*Stated problem*. Count the lines in the listing below that contain the string "instances" and reply with that number alone.

==== Given entries ====

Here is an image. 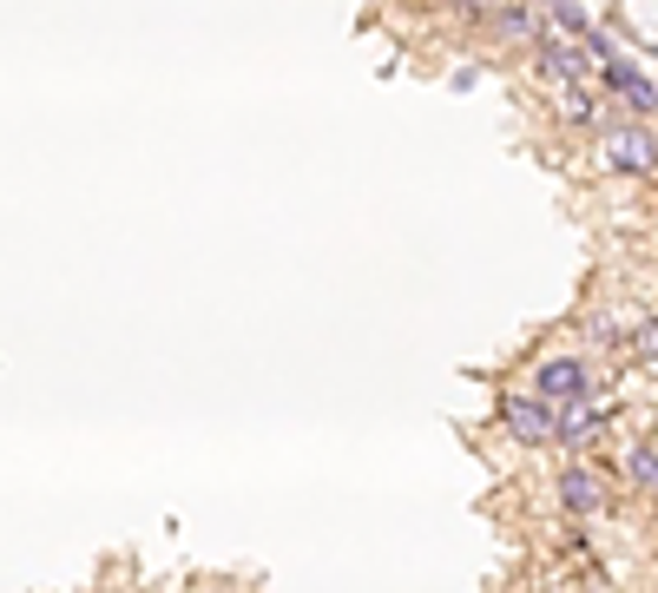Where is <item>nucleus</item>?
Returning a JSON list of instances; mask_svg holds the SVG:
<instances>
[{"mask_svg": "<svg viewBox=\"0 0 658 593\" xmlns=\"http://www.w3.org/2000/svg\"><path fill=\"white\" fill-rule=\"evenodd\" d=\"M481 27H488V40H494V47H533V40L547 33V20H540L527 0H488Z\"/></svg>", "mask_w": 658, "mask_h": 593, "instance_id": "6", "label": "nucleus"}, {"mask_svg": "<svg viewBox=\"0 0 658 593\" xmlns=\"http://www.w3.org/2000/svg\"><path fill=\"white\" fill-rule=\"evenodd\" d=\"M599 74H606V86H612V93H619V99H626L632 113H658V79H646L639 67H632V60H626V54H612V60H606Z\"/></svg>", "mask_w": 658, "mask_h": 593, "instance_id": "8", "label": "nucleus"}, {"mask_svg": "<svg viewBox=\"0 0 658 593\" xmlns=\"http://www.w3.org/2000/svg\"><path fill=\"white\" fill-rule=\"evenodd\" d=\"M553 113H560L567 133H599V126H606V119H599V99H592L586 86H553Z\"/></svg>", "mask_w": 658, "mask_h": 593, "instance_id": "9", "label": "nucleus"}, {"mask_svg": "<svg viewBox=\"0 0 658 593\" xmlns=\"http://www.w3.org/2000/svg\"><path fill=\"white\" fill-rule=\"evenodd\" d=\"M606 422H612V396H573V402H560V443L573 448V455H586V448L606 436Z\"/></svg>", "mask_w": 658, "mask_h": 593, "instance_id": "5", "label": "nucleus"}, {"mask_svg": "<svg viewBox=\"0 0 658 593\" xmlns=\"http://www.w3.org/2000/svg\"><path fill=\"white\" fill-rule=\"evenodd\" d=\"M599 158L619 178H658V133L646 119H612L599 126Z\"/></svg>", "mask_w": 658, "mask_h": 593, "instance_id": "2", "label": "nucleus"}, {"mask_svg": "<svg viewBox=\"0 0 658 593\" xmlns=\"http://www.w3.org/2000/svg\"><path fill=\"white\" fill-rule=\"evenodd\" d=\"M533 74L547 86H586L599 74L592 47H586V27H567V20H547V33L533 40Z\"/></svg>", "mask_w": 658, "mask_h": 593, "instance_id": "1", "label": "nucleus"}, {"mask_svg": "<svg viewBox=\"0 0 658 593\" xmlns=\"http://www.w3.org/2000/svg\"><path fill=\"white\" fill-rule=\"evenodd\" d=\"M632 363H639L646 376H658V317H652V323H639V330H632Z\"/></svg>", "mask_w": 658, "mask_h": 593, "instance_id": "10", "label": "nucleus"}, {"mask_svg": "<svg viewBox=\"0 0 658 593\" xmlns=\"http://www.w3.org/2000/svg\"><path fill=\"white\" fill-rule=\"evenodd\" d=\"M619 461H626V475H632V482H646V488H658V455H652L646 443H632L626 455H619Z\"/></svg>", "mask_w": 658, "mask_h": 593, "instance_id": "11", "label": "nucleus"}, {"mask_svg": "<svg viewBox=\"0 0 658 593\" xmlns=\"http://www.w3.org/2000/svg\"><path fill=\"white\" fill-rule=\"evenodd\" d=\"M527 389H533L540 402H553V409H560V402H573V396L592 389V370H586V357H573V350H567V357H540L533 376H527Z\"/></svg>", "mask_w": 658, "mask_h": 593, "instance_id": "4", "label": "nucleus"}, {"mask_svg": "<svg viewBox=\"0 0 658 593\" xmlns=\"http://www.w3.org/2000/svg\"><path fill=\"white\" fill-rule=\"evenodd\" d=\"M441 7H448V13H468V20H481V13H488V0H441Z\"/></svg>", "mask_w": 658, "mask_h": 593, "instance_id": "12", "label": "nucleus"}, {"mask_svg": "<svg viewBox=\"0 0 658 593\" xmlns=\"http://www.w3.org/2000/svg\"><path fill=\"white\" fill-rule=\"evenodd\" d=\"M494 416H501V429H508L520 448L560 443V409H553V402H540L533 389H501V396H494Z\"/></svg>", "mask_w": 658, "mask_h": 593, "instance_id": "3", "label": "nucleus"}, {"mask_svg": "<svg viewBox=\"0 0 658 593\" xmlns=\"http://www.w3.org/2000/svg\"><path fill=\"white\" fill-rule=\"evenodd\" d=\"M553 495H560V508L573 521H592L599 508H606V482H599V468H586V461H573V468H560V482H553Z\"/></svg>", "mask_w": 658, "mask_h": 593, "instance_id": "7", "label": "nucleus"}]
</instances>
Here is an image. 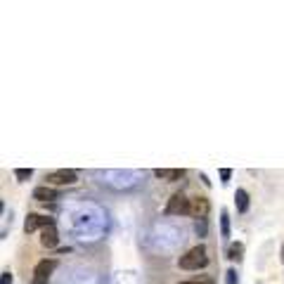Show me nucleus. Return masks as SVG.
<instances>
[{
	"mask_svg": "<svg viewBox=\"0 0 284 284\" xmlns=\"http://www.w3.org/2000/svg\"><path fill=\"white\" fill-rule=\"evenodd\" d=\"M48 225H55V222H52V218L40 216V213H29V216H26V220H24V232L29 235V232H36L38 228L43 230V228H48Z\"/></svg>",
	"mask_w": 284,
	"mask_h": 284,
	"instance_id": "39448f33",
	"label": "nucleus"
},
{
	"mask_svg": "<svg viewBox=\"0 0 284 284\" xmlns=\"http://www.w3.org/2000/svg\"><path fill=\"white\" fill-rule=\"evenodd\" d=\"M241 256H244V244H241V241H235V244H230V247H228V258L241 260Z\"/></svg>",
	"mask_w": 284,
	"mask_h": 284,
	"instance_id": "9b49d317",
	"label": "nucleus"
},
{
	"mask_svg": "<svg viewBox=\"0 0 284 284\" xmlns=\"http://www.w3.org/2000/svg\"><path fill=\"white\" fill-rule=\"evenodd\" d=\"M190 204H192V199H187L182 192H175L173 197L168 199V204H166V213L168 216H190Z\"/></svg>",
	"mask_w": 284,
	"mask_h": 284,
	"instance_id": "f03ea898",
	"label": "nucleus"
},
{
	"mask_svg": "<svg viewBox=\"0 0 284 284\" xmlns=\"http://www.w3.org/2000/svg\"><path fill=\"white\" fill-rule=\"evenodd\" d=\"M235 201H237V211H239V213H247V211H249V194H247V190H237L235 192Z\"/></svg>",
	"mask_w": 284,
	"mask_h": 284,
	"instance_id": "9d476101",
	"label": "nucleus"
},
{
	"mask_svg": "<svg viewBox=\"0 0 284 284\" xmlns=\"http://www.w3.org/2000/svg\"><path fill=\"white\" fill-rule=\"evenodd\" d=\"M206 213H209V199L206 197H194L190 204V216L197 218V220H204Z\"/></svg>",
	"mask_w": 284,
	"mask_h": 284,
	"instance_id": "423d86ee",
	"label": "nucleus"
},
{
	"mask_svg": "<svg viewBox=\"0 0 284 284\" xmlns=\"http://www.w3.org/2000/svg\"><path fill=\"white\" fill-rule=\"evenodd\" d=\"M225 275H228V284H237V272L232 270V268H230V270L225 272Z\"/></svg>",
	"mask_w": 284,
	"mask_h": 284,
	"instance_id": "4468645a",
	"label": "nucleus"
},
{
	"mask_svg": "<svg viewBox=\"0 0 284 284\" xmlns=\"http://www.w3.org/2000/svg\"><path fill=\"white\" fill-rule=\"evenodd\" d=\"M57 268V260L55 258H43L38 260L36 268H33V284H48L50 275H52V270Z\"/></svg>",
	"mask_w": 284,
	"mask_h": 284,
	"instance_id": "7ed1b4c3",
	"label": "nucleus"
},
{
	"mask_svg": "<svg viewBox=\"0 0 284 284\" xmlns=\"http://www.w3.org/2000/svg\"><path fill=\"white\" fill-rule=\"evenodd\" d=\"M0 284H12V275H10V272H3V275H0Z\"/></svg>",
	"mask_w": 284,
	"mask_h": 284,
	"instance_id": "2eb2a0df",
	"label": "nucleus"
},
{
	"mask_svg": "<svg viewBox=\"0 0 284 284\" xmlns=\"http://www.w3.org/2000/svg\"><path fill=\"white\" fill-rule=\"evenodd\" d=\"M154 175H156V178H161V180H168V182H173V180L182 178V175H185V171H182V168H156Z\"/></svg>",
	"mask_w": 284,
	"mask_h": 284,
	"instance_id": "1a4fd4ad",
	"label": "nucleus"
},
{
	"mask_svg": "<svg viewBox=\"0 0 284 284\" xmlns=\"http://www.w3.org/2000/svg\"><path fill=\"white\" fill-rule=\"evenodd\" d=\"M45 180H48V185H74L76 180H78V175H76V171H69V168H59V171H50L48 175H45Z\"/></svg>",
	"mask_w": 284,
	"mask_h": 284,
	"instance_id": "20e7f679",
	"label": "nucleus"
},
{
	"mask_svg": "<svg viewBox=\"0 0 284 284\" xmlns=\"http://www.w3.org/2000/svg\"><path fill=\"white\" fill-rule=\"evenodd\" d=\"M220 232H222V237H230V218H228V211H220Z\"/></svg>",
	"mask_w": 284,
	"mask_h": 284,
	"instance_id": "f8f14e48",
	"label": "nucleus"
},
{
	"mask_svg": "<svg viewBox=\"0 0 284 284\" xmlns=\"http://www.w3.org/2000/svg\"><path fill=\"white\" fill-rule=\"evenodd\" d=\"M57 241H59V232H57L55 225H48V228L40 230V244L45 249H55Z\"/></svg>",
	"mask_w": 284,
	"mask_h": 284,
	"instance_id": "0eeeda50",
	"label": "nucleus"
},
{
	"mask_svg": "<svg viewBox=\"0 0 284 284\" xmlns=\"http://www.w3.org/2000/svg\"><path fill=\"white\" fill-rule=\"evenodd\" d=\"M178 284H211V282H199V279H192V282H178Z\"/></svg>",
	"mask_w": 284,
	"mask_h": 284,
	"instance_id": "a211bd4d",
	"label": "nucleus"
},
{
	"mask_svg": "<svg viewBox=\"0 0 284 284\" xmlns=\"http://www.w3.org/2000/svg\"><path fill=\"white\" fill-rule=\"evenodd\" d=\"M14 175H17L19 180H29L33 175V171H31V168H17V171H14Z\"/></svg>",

====

*Full response*. 4